- **Study material**:
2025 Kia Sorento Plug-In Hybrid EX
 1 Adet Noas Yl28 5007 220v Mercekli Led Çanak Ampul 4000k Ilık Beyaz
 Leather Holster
==
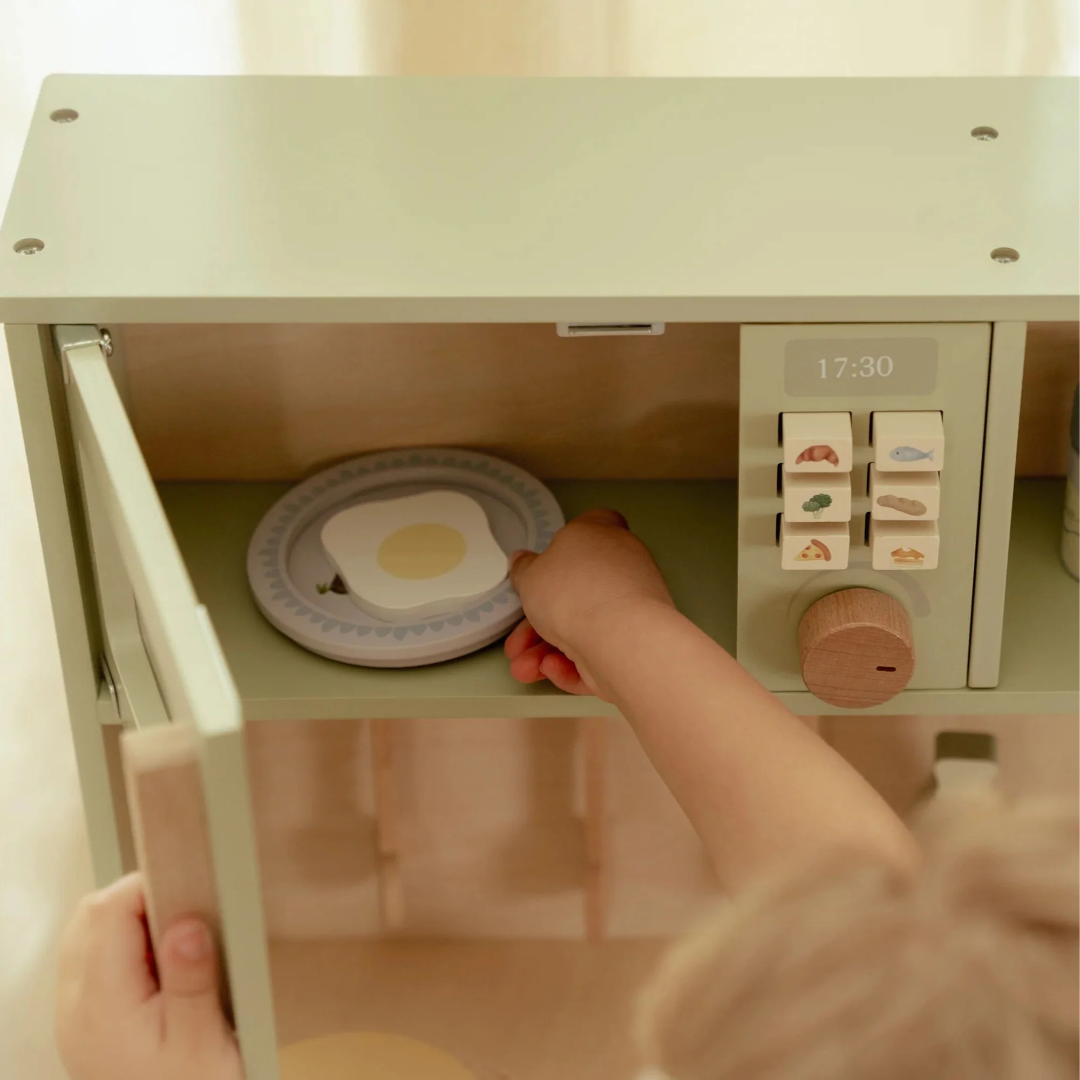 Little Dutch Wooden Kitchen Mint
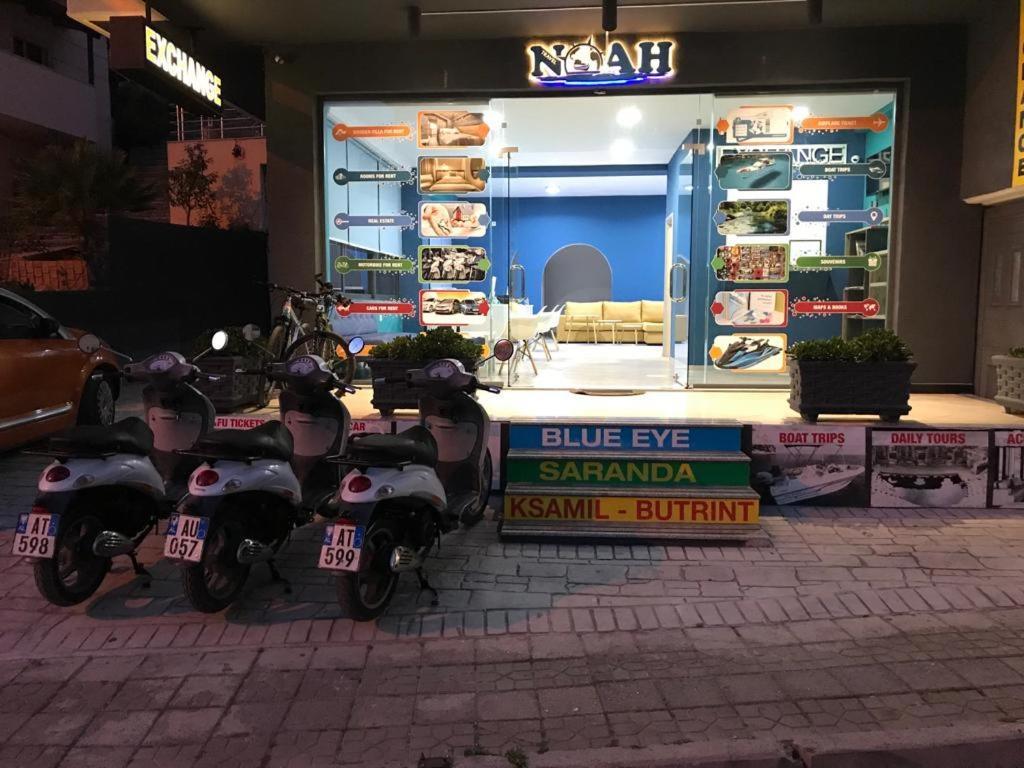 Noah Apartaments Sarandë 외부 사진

- **What the exercise asks**: Copy out the records word for word, starting at the line with "2025 Kia Sorento Plug-In Hybrid EX" and ending after the line with "Leather Holster".

- **Solution for this exercise**:
2025 Kia Sorento Plug-In Hybrid EX
 1 Adet Noas Yl28 5007 220v Mercekli Led Çanak Ampul 4000k Ilık Beyaz
 Leather Holster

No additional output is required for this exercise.